Work request 1 ->
Answer these questions using the text on Hamilton's ballet career:
(a) At what age did Hamilton compete at the Youth America Grand Prix?
(b) Which company did Hamilton join as a principal dancer during a leave of absence from The Royal Ballet?
(c) Whom did Hamilton partner at Mikhailovsky Ballet's 85th anniversary?
Work request 2 -> Write the next part of the text on Hamilton's ballet career, picking up after its final sentence.

Excerpted text ->
* * * * * * *

In 2007, at age 18, she competed at the Youth America Grand Prix to “test the water”, but ended up winning the competition. The YAGP prize is joining ABT II, American Ballet Theatre's second company. However, Hamilton did not want to move to New York, so Mukhamedov contacted Monica Mason, then artistic director of The Royal Ballet, to let her know Hamilton would send her a video of her dancing. Hamilton was invited to take classes with the company, and offered a contract to join the company as an Artist within a week after her victory at YAGP. She joined the company in 2007. The following year, despite being in the corps, she originated a role for Wayne McGregor's Infra, and has frequently collaborated with McGregor since. She was soon cast in Kenneth MacMillan's works such as Juliet in Romeo and Juliet, the title role in Manon and Mary Vetsera in Mayerling. She was named First Artist in 2009, Soloist the following year, First Soloist in 2013.

After Dresden Semperoper Ballett's Jiri Bubenicek suggested to have Hamilton partner him for his farewell performance in Manon, the directors of Royal Ballet and Semperoper Ballett negotiated and agreed to let Hamilton take a leave of absence to join Semperoper Ballett as a principal dancer. She danced with the company during the 2015/16 and 2016/17 seasons. During her tenure in Dresden, she made several principal role debuts, including Nikiya in La Bayadere, Princess Aurora in The Sleeping Beauty and Odette/Odile in Swan Lake. She returned to The Royal Ballet in the 2017/18 season.

Hamilton has also performed internationally, including Roberto Bolle's Italy tour and Mikhailovsky Ballet's 85th anniversary in St Petersburg, partnering Bolle.

* * * * * * *

Supplied material ->
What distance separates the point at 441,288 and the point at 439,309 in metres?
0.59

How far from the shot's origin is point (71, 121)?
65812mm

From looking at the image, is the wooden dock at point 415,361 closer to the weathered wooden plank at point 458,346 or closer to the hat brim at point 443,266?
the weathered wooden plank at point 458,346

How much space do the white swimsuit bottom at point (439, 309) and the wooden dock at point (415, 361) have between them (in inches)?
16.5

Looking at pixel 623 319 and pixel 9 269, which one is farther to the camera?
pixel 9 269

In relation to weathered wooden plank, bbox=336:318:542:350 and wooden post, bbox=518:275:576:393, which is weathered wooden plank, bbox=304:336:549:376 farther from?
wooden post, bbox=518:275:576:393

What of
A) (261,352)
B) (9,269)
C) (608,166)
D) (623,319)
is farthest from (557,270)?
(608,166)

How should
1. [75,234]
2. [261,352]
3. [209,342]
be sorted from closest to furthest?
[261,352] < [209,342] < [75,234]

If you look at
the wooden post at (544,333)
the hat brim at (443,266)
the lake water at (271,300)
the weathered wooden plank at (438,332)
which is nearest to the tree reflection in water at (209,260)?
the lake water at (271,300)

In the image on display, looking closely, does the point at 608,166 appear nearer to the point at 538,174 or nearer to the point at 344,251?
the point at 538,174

* * * * * * *

Exercise result 1 ->
(a) 18
(b) Dresden Semperoper Ballett
(c) Roberto Bolle

Exercise result 2 ->
Writing of Hamilton's performance as Juliet in Kenneth MacMillan's Romeo and Juliet, The Observer's critic Luke Jennings wrote, "What really marks Hamilton out is the articulacy of her line. Here, she is all singing, expansive curves[…] And if her acting can seem understated, it's never less than natural. In Act 3, she signals her unravelling with an immense weariness, and its final moments with a slow, sad unfurling of her arms."

In 2024, Hamilton was promoted to Principal Dancer.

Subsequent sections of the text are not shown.